Asked about the lack of race seats for those drivers to progress to, Brawn added: "Look who we've seen come in, we've seen George [Russell] come in, Charles [Leclerc] come in, Max [Verstappen] come in, we've seen other drivers come in.

"So there is the opportunity there. It's great to try and help, but I don't think we're lacking in young drivers coming through into F1."

Several teams do not have active young driver programmes, notably McLaren, and will thus now have to begin a search for suitable candidates.

"We were very supportive in putting mandatory sessions in place at the post-season tests, or even during the season in practice sessions allow rookies to do official sessions," said McLaren boss Andreas Seidl.

"It's very hard for rookies nowadays with all the limited testing to get seat time. So we're very happy with that, and we are also in favour to promote this even further more. it is the discussion we are having with the others teams, FIA and F1 going forward.

"I suppose we are looking into who we actually want to give the chance to be in our car for these sessions. That's a process that is ongoing at the moment."

Andreas Seidl, Team Principal, McLaren

Andreas Seidl, Team Principal, McLaren

Photo by: Jerry Andre / Motorsport Images

Seidl has no issue with giving up Fridays.

"Absolutely happy with that. It also makes sense that we introduce that gradually. Next year we speak about two or three practice sessions so it's a good first step.

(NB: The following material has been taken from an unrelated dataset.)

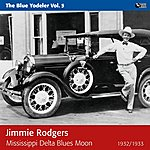 Jimmie Rodgers Mississippi Delta Blues (The Blue Yodeler, Vol. 5)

"But then I think moving forward we would be also happy to ramp this number of sessions up.

"It's good to have this also mandatory, so it's in the end, from a sporting perspective, the same for each team, and fair in the end. That's why we were very supportive with putting that in place."

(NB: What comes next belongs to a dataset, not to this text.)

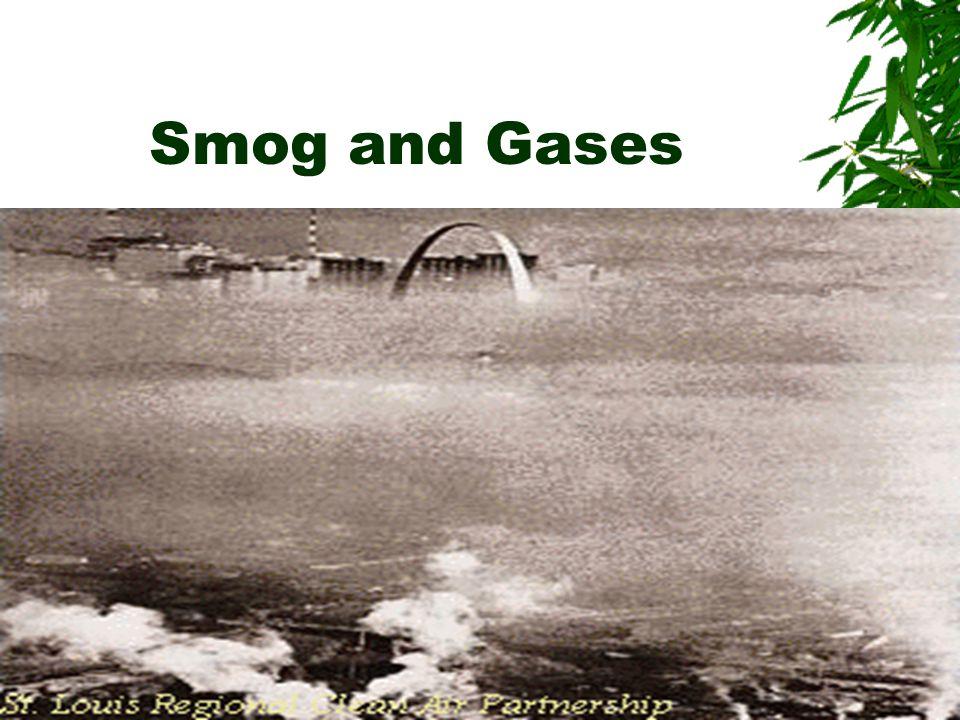 Smog and Gases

Aston Martin is another team that will now have to consider options for the rookie role.

"For sure it will benefit those who do have young driver programmes," said team boss Otmar Szafnauer.

"And, for us, because we don't, we prefer to make sure our drivers have the maximum time in the car. However, we've got to look at it from a holistic standpoint and feeding the sport with younger talent and coming up.

"It seems like as time goes on we have less and less testing, and how are they to get the experience they need."